> **PAGINA**
Il vescovo in Ecuador e sulla tomba di Romero

«Così abbiamo riscoperto la forza della teologia»

di Francesco Fisoni

Ben 6,7 milioni di km quadrati, una superficie più grande di tutta l’Europa occidentale e pari a 22 volte l’Italia. Questa signori è l’Amazzonia. Dimensioni che danno le vertigini, invitando ad un supplemento di umiltà, stupore e responsabilità verso questo dono immenso, con cui la divina Provvidenza ci ha munificato.

Proprio a questo “continente”, vitale per le sorti del pianeta, papa Francesco ha voluto dedicare il sinodo speciale dei vescovi che si terrà in Vaticano nel prossimo ottobre. Per restare idealmente in consonanza con papa Francesco e con i vescovi di tutta la Terra, monsignor Migliavacca, accompagnato da una piccola delegazione composta da don Armando Zappolini, due giovani studenti universitari e un sacerdote pavese, ha compiuto nei giorni scorsi un viaggio in questa regione così irrinunciabile, come così martoriata, toccandone un suo lembo che si proietta nello Stato dell’Ecuador e visitando al contempo l’El Salvador.

Un itinerario innanzitutto per riflettere, andando a conoscere alcuni progetti di accoglienza per ragazzi in difficoltà; ma anche un “pellegrinaggio” per calcare le orme del vescovo martire Romero e di tanti sacerdoti testimoni, uccisi in fedeltà al vangelo. «Quanto abbiamo visto – ci ha detto il vescovo Andrea per telefono – ci ha aiutato a riscoprire la forza della teologia del popolo di Dio, che ha nell’America Latina la sua culla. È la teologia che spiega e fonda il magistero di Papa Francesco. Da qui lo si capisce ancora di più e si comprende come nella Chiesa e nel mondo di oggi Papa Francesco e la sua opera e parola siano davvero un grande dono».

> **RIGHE DEI DATI**
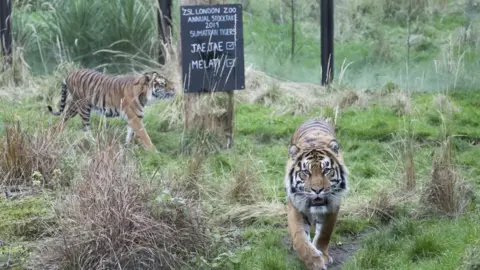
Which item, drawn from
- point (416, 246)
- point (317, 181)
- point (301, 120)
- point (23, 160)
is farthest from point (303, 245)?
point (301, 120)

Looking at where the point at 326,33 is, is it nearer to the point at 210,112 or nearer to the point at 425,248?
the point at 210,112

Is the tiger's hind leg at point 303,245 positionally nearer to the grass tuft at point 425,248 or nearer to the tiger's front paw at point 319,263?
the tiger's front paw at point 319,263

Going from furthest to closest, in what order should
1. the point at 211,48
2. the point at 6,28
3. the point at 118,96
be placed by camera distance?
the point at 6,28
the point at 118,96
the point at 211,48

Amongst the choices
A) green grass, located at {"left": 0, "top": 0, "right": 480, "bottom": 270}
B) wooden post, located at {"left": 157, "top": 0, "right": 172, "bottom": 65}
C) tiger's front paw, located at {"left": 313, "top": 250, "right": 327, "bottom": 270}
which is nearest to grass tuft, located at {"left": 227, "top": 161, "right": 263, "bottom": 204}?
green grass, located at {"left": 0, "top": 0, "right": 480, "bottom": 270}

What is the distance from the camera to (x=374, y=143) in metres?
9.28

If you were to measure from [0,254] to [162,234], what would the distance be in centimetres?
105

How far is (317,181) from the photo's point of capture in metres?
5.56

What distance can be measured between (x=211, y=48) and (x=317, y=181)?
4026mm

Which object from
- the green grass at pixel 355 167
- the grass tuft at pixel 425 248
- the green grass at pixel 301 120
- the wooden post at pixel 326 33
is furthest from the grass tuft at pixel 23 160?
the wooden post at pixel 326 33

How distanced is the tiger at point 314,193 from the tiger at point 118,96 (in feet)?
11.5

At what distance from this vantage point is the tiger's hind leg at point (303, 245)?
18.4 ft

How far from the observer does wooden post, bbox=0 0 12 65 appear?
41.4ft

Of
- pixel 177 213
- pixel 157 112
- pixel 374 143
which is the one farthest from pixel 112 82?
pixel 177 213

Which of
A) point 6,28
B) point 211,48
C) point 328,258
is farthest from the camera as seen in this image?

> **COMPITO ASSEGNATO 1**
Elenca, in base alla pagina, tutti i membri della piccola delegazione che ha accompagnato monsignor Migliavacca.
> **COMPITO ASSEGNATO 2**
Ricopia dalla pagina il passo che va da "di Francesco Fisoni" fino a "ci ha munificato." compreso.

> **RISPOSTA COMPLETA 1**
- don Armando Zappolini
- due giovani studenti universitari
- un sacerdote pavese

> **RISPOSTA COMPLETA 2**
di Francesco Fisoni

Ben 6,7 milioni di km quadrati, una superficie più grande di tutta l’Europa occidentale e pari a 22 volte l’Italia. Questa signori è l’Amazzonia. Dimensioni che danno le vertigini, invitando ad un supplemento di umiltà, stupore e responsabilità verso questo dono immenso, con cui la divina Provvidenza ci ha munificato.